Source document:
========
Hailing from Oxford, England, Oyelowo has become one of Hollywood’s most sough-after talents. Oyelowo trained as a stage actor at the London Academy of Music and Dramatic Art, and received rave reviews in the British theater community. He made his US debut in 2006 when he starred in Kenneth Branagh’s HBO film, “As You Like It.”

In those nine years since, Oyelowo has enjoyed much success in the film industry. Not only did he receive recognition for “Selma,” but he earned individual NAACP Image Awards and Independent Spirit Award nominations for the critically acclaimed independent drama, “Middle of Nowhere.” He has also worked with some of Hollywood’s top directors appearing in Christopher Nolan’s “Interstellar,” J.C. Chandor’s “A Most Violent Year,” and Steven Spielberg’s Academy Award winning “Lincoln.”

It is his newest role in the upcoming movie “Captive,” that Oyelowo says was one of the toughest challenges he’s ever faced as an actor. The film tells the real life events of an escaped killer, Brian Nichols, who takes recovering drug addict and single mom Ashley Smith, hostage in her own apartment.
========
Available data:

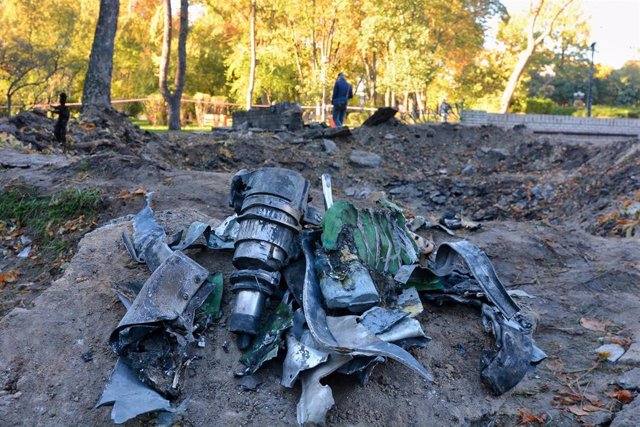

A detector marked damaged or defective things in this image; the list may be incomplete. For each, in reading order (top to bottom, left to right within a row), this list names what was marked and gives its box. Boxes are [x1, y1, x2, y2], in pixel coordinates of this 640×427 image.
========
Reproduce the stretch of the Oyelowo passage from "It is his newest" through "her own apartment.". Rely only on the passage about Oyelowo for this work.

Correct answer:
It is his newest role in the upcoming movie “Captive,” that Oyelowo says was one of the toughest challenges he’s ever faced as an actor. The film tells the real life events of an escaped killer, Brian Nichols, who takes recovering drug addict and single mom Ashley Smith, hostage in her own apartment.